No obstante, cuando intentamos valorar el tipo de relación existente entre un grupo de personas, no podemos conformarnos con los vínculos planos que obtenemos si vemos que «se siguen mutuamente en Twitter», ni con ese grafo social del que presumen empresas como Facebook. Y es que lo que Facebook construye no es un grafo social, y el uso de ese concepto vinculado a la empresa de Zuckerberg merece ser abandonado. Es algo que ni siquiera se arregla con la semántica web actual: las relaciones tienen dos grandes niveles, el de la confianza y el de la ausencia de confianza. E ir del segundo grupo al primero es harto complicado en una forma que no hemos aprendido, aún, a explicarle a los ordenadores. Por eso cuando me proponen usar herramientas como Klout no puedo sino descartar su uso. Estas herramientas fallan; fallan mucho.
Y fallan porque la realidad es que cartografiar una red exige una aproximación verdadera a esa red, a sus miembros, a sus intereses y sus motivos. No podemos quedarnos en las tablas, sino que esta labor nos exige conocer mejor a las personas que hay dentro para poder priorizar unos factores sobre otros, para destacar lo importante.

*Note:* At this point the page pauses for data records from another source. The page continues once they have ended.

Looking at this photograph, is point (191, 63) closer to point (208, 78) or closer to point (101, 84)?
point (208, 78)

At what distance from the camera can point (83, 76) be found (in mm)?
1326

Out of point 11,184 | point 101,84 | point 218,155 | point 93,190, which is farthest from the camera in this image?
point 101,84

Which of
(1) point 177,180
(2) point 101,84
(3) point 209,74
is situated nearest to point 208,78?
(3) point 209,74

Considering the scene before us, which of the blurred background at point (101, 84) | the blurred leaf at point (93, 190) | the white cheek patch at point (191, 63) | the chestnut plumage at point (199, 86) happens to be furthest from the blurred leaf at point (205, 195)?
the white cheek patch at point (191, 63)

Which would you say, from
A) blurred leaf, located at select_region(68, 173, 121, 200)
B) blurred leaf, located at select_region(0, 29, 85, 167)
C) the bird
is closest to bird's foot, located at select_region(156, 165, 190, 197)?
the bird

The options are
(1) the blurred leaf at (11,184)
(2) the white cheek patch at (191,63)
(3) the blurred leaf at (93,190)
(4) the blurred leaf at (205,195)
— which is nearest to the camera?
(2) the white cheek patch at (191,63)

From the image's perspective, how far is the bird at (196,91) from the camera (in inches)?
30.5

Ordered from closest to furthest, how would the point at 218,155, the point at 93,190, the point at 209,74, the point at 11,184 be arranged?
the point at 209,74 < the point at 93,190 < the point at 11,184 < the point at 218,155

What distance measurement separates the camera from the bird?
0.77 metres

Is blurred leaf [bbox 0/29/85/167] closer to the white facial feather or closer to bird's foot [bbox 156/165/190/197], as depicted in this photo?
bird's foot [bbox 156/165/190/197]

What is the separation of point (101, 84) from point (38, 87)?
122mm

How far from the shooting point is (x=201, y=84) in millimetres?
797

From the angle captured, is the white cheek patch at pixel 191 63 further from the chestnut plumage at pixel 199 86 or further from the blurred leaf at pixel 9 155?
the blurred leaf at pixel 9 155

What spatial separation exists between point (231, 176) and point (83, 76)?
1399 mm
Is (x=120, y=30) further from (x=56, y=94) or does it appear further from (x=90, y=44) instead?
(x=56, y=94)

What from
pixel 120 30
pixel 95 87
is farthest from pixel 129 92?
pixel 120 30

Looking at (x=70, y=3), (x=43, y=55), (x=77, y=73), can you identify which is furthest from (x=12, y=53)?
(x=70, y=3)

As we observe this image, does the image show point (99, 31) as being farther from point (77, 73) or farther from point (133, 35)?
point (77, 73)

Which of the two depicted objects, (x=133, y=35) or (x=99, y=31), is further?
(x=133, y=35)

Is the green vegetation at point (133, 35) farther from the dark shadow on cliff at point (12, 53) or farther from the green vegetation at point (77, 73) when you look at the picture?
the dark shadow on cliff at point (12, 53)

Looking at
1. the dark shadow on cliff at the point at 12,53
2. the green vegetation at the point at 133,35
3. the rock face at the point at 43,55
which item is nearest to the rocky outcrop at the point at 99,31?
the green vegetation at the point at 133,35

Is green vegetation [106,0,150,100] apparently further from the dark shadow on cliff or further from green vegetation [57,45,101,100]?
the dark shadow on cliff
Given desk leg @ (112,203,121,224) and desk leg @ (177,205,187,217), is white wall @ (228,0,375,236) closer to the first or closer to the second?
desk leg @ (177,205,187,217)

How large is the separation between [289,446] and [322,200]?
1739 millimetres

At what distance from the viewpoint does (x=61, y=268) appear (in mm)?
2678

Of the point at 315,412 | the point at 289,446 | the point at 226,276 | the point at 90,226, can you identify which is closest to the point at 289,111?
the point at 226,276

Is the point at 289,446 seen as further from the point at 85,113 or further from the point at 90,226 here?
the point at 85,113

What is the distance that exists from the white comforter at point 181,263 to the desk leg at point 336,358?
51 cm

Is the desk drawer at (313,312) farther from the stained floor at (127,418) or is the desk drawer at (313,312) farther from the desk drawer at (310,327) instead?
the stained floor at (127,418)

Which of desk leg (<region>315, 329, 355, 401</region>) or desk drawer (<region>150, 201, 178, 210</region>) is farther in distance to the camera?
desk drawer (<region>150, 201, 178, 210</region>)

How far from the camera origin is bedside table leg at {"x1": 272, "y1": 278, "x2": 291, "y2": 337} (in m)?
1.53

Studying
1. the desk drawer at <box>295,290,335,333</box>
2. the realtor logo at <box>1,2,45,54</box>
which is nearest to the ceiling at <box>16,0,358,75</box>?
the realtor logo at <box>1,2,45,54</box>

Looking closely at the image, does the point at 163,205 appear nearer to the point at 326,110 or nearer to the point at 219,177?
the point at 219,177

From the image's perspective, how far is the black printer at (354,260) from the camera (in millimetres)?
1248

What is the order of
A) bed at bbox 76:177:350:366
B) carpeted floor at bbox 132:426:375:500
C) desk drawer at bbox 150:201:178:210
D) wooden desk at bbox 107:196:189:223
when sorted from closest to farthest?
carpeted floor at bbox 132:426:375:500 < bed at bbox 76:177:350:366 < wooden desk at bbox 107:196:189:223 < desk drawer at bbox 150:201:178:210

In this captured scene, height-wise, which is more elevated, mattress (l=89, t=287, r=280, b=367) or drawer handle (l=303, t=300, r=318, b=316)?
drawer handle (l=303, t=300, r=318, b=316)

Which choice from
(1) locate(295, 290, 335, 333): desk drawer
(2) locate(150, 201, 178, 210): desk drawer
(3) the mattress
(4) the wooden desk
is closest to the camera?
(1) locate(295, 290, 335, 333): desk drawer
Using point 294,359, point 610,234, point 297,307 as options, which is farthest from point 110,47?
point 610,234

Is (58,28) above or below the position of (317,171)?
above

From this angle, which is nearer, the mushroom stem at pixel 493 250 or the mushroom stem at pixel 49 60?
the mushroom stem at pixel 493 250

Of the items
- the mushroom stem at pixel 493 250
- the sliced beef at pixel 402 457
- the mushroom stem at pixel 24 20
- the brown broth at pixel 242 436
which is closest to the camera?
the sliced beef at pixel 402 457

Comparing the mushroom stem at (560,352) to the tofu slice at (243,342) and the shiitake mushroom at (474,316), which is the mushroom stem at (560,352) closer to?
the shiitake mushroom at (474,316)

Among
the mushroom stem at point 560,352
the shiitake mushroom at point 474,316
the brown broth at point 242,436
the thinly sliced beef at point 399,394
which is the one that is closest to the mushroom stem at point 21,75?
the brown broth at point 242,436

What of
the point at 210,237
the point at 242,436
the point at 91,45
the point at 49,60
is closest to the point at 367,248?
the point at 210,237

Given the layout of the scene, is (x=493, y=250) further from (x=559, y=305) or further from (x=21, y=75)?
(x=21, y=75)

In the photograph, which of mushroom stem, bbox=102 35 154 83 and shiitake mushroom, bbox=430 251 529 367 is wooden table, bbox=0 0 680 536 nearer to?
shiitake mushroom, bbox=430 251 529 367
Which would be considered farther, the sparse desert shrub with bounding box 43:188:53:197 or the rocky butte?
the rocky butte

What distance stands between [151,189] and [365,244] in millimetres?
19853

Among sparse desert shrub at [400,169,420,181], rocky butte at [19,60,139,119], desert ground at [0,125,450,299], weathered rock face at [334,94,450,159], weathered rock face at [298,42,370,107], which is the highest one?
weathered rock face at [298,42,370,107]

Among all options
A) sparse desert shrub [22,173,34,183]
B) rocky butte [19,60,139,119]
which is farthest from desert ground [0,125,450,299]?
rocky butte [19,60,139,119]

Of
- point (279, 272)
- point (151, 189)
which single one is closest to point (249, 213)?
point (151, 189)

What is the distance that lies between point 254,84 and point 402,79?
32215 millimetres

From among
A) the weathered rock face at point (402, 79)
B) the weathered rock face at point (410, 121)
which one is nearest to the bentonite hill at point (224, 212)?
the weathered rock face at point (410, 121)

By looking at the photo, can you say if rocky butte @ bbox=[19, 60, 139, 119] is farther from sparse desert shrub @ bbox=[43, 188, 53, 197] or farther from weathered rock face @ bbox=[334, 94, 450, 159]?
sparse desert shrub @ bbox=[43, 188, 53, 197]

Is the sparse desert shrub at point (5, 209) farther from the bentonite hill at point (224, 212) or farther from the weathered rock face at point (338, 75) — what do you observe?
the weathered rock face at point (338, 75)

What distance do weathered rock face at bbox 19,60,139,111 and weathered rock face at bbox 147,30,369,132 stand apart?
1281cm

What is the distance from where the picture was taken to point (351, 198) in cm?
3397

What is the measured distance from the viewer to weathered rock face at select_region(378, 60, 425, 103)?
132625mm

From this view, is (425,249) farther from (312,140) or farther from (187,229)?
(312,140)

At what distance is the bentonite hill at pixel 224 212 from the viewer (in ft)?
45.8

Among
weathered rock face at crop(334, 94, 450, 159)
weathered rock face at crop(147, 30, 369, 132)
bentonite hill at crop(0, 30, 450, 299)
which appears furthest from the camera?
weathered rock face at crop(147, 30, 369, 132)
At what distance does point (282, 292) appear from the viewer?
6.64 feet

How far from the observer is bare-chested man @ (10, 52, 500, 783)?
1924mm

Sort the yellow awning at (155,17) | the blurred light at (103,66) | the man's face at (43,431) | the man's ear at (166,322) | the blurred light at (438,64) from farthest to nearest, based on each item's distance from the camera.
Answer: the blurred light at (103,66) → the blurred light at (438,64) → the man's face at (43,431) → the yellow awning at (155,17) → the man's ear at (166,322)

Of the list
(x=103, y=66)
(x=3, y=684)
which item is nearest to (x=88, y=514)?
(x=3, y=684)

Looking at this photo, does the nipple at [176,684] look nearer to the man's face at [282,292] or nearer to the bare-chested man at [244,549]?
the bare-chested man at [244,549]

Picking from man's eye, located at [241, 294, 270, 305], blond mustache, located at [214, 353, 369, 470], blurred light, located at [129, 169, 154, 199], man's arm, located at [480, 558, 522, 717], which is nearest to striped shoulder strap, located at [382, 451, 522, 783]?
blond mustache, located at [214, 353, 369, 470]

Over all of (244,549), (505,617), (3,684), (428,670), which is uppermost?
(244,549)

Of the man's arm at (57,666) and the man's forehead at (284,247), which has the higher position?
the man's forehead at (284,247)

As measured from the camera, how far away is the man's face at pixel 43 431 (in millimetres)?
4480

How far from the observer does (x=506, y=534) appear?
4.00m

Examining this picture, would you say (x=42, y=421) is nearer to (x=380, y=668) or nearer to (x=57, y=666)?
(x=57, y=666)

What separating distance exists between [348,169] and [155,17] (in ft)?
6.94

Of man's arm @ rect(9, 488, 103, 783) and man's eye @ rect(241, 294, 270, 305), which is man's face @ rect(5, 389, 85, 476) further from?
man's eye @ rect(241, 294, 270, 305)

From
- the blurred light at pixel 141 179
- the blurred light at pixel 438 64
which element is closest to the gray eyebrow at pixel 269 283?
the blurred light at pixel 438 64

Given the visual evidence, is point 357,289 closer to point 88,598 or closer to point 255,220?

Esta labor es inevitablemente subjetiva, y dependerá de la visión del analista, de su punto de artesano (o artista, según prefieran verlo). Esa necesidad de aproximación se traduce en una inversión de tiempo que puede parecer una traba. Pero no es así, pues los analistas de redes se especializan precisamente en eso: bucear por las infinitas fuentes de datos disponibles públicamente para establecer vínculos entre pedazos desconectados de información, para destacar unos elementos sobre otros. Y la motivación ayuda: leer no sólo para aprender cómo funciona una red, sino al mismo tiempo para conocer más sobre los temas de conversación de esa red. El análisis de red tiene más de esa búsqueda incesante del nexo entre dos cosas que nos mostraban en Rubicon, de ese connect the dots, y menos de grafos fantásticos difícilmente escrutinables.
Antes de saber lo que sabemos, podíamos pensar que el análisis de red es mecánico o automatizable, pero ahora sabemos que no es así. La verdad está ahí afuera, eso es cierto. Pero no es fácilmente cuantificable y lo más importante es saber ponderarla.
Si la SitCen europea, que dispone de todos los medios técnicos, tiene más analistas que agentes secretos tradicionales al estilo James Bond (cabe preguntarse si James Bond es el agente secreto tradicional) y no puede prescindir de personal especializado en análisis de redes, ¿vamos a decir que nosotros tenemos mejores algoritmos y/o mayor capacidad de cálculo? El trabajo mecánico es para las máquinas, y el análisis de red, aunque no está exento de protocolos y no tendría éxito sin ellos, continúa siendo eminentemente manual. Añade buenos analistas de red a tu equipo.